Problem:
Rewrite the records starting at the line containing "How many delegates are Nurses?" and ending at the line containing "ме е поканил/", changing "delegates" to "attendees" and keeping everything else the same. Omit the pictures.

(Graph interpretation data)
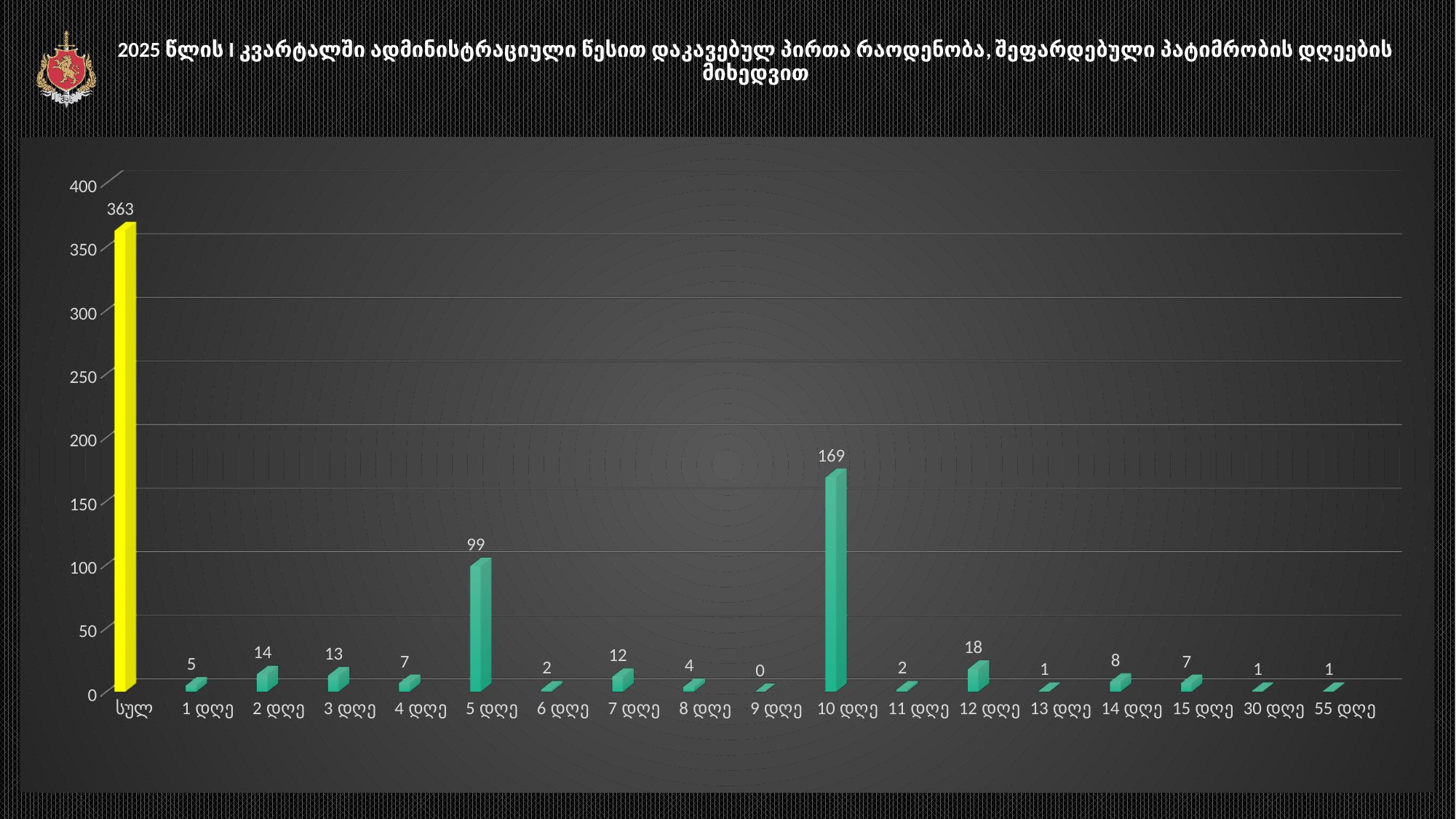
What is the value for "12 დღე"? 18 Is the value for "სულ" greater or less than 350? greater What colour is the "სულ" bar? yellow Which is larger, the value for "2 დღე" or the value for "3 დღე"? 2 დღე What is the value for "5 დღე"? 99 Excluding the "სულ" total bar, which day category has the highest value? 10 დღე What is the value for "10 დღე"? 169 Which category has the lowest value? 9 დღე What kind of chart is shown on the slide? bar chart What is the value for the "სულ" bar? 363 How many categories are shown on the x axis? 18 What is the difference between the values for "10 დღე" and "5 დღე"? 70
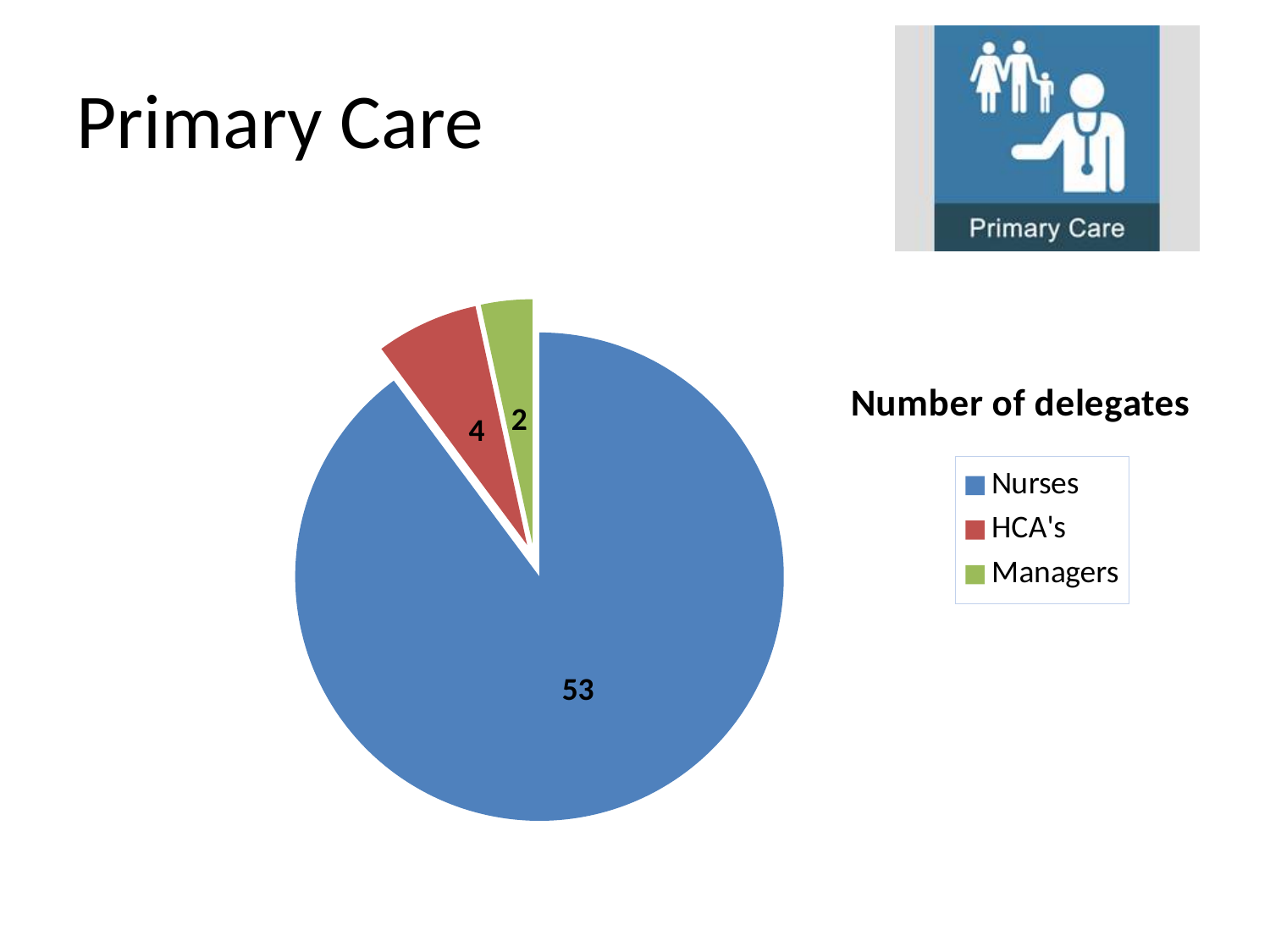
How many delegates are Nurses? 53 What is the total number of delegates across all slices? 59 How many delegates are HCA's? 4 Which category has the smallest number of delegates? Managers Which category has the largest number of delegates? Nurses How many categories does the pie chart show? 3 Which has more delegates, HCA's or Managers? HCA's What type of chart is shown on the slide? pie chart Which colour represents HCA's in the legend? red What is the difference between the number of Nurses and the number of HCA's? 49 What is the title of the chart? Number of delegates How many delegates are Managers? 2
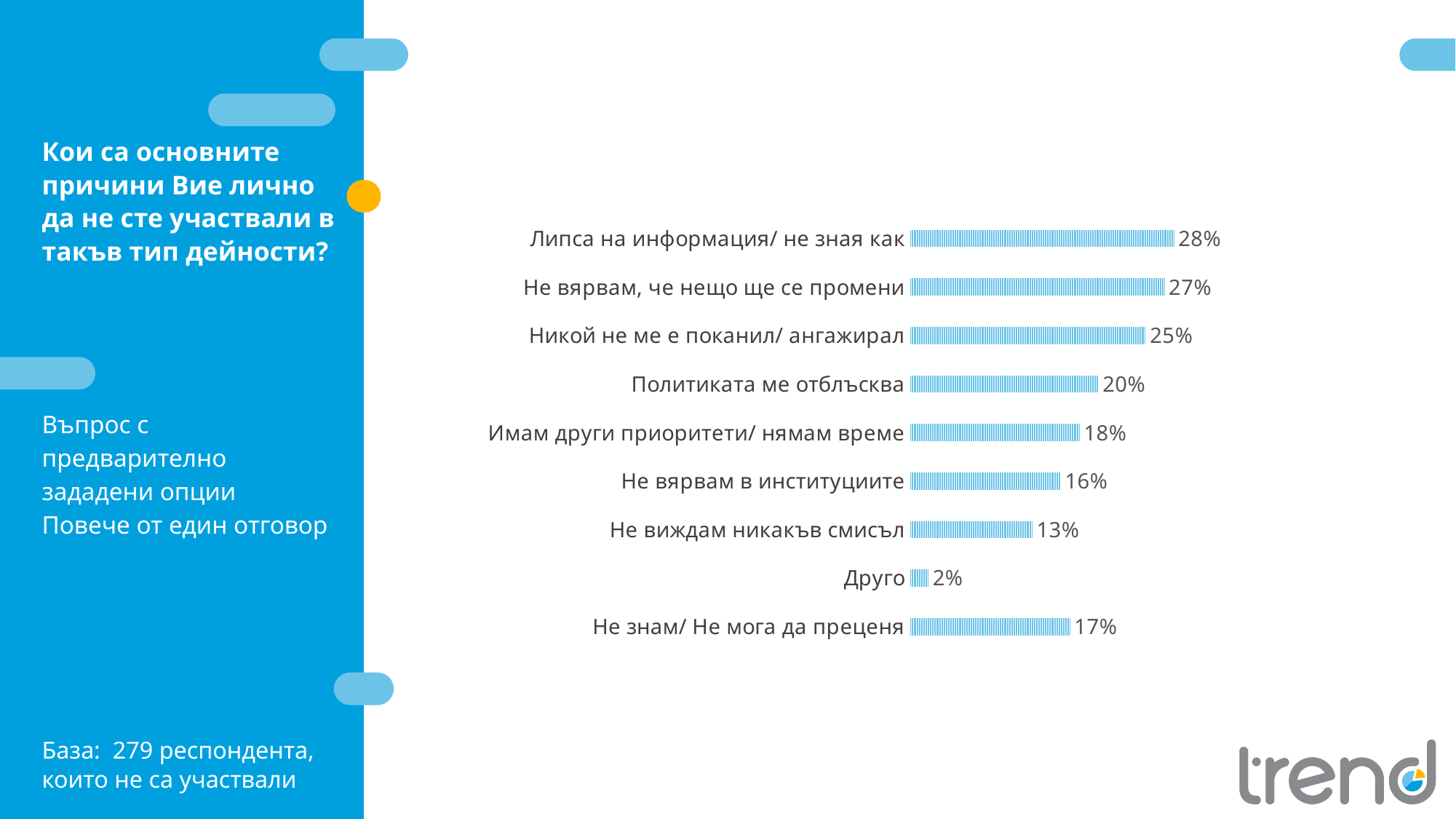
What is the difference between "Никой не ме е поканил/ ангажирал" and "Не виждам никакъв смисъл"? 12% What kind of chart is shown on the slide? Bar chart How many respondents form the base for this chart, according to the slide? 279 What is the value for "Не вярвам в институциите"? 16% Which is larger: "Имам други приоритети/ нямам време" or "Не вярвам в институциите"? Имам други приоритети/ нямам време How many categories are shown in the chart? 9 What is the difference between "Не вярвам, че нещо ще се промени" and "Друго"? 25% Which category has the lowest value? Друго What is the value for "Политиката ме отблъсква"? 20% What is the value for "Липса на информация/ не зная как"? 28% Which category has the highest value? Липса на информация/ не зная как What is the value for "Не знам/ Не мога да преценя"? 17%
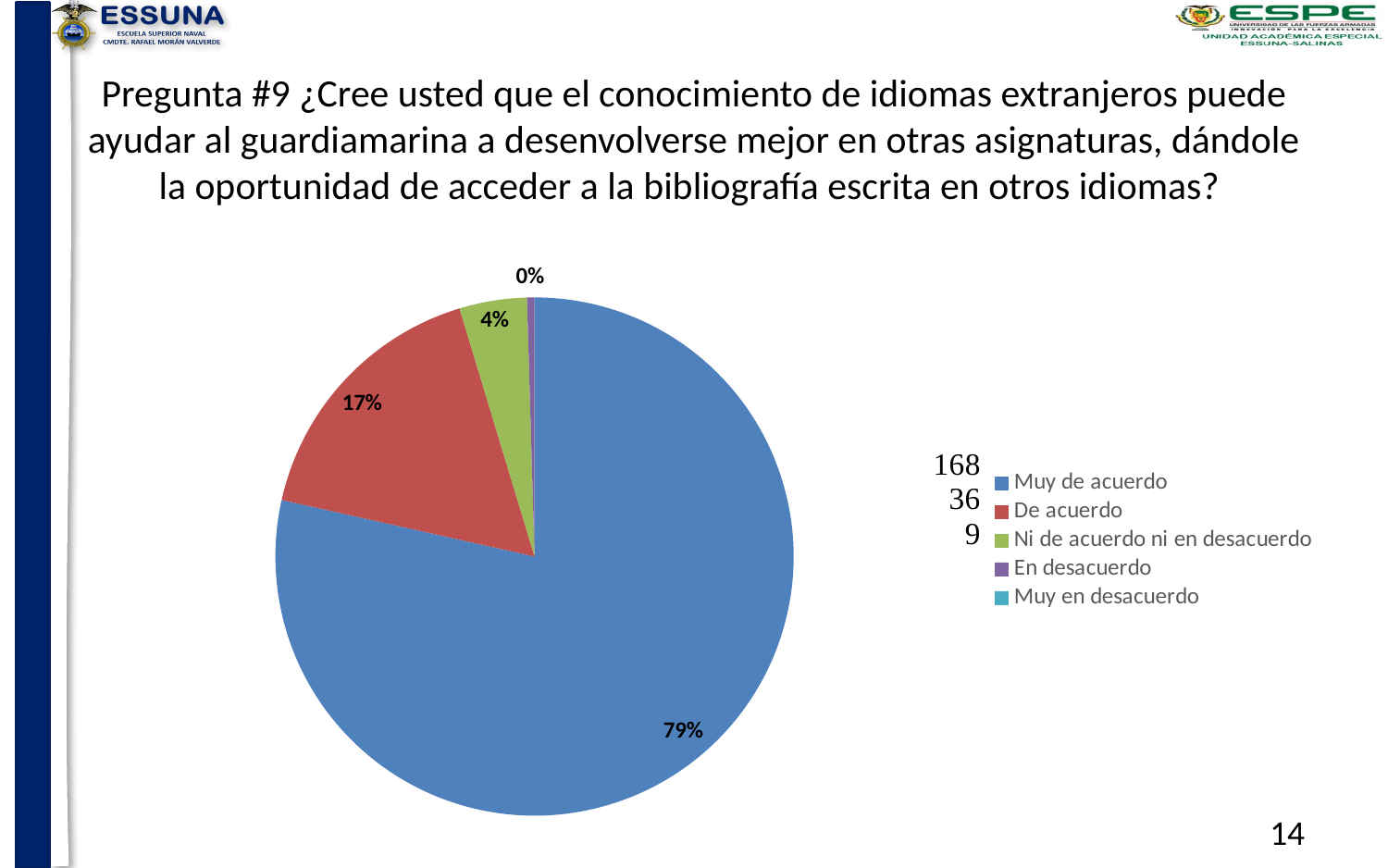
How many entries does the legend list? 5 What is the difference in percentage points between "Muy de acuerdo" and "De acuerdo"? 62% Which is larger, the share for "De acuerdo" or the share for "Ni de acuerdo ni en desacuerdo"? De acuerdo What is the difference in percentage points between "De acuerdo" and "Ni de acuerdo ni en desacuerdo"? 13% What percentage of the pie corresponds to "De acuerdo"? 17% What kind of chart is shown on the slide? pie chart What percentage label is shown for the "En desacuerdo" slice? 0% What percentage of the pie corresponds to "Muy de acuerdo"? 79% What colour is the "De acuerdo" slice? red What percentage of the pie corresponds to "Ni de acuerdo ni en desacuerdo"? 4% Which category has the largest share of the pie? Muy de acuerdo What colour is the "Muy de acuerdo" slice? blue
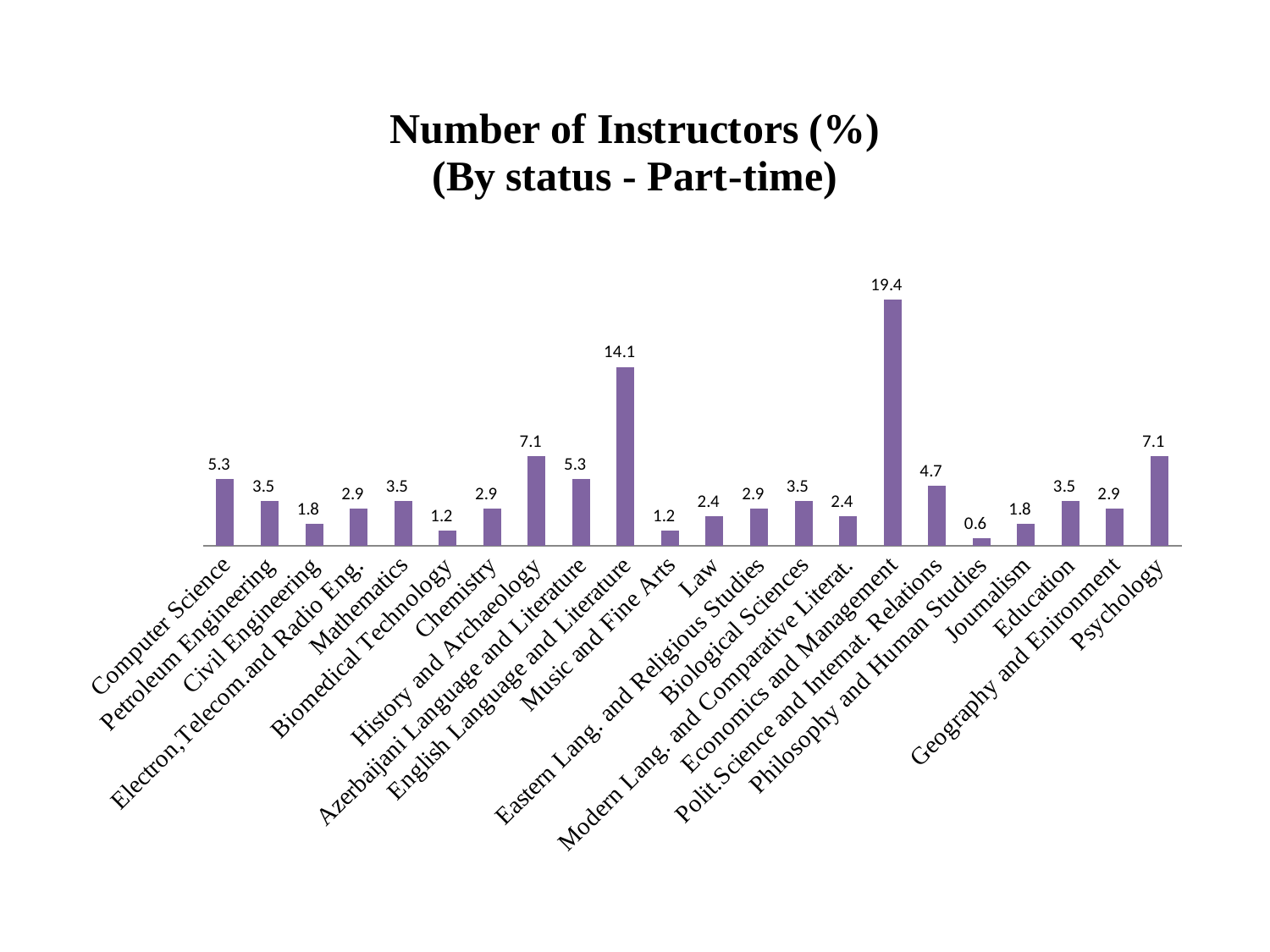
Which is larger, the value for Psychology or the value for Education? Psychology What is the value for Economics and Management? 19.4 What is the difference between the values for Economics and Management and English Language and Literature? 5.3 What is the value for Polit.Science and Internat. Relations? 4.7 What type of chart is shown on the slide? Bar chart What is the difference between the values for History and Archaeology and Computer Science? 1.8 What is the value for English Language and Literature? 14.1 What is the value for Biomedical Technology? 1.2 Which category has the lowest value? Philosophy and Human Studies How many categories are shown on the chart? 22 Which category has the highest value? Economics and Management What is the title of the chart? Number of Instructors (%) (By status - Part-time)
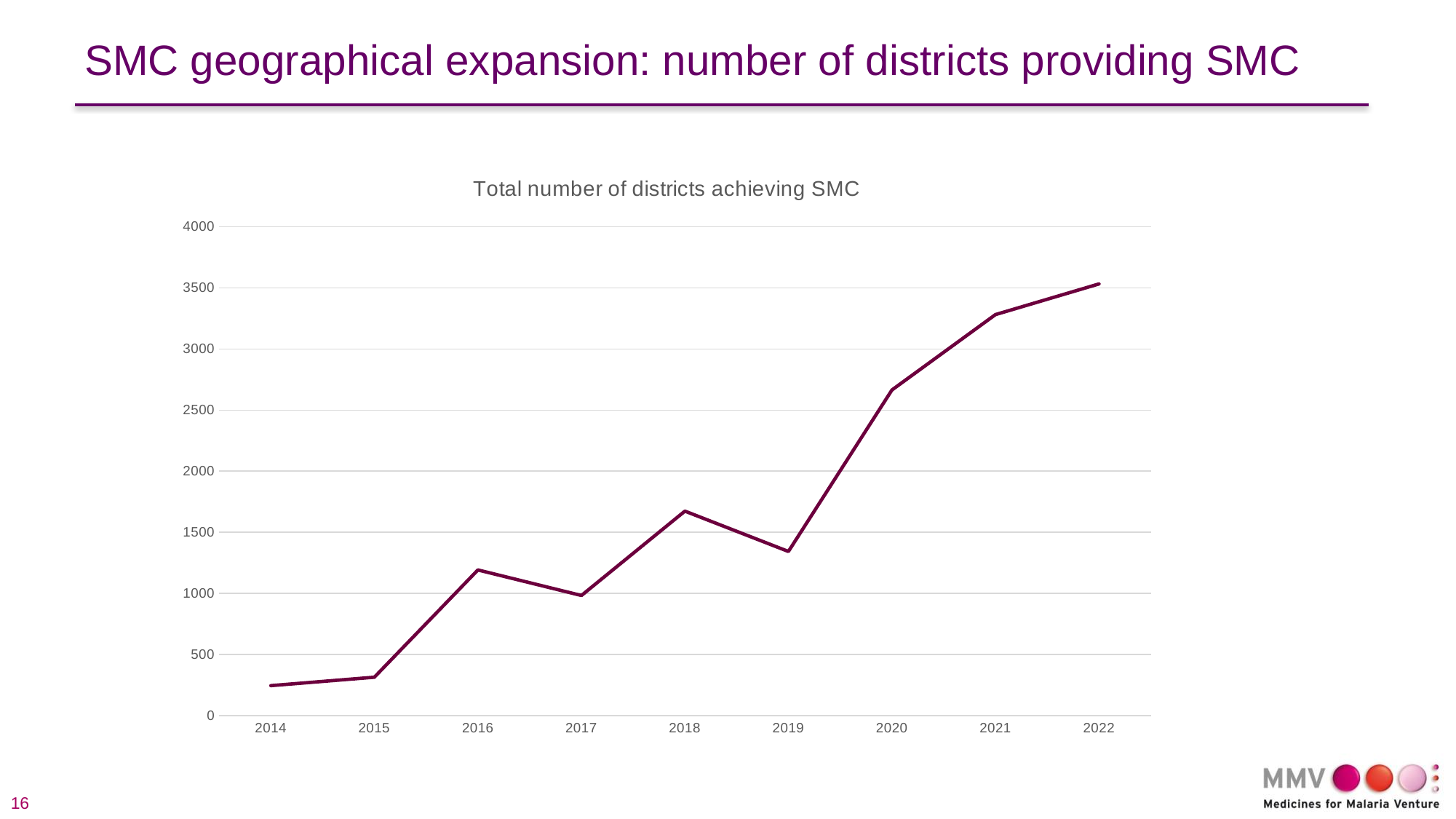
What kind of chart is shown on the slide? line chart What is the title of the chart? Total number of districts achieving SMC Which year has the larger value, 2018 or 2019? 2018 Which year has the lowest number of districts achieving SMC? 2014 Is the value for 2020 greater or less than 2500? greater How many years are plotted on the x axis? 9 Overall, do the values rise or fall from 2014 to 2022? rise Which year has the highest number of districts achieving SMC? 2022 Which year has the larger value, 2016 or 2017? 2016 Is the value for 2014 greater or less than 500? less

Solution to this problem:
How many attendees are Nurses? 53 What is the total number of attendees across all slices? 59 How many attendees are HCA's? 4 Which category has the smallest number of attendees? Managers Which category has the largest number of attendees? Nurses How many categories does the pie chart show? 3 Which has more attendees, HCA's or Managers? HCA's What type of chart is shown on the slide? pie chart Which colour represents HCA's in the legend? red What is the difference between the number of Nurses and the number of HCA's? 49 What is the title of the chart? Number of attendees How many attendees are Managers? 2
What is the difference between "Никой не ме е поканил/ ангажирал" and "Не виждам никакъв смисъл"? 12% What kind of chart is shown on the slide? Bar chart How many respondents form the base for this chart, according to the slide? 279 What is the value for "Не вярвам в институциите"? 16% Which is larger: "Имам други приоритети/ нямам време" or "Не вярвам в институциите"? Имам други приоритети/ нямам време How many categories are shown in the chart? 9 What is the difference between "Не вярвам, че нещо ще се промени" and "Друго"? 25% Which category has the lowest value? Друго What is the value for "Политиката ме отблъсква"? 20% What is the value for "Липса на информация/ не зная как"? 28% Which category has the highest value? Липса на информация/ не зная как What is the value for "Не знам/ Не мога да преценя"? 17%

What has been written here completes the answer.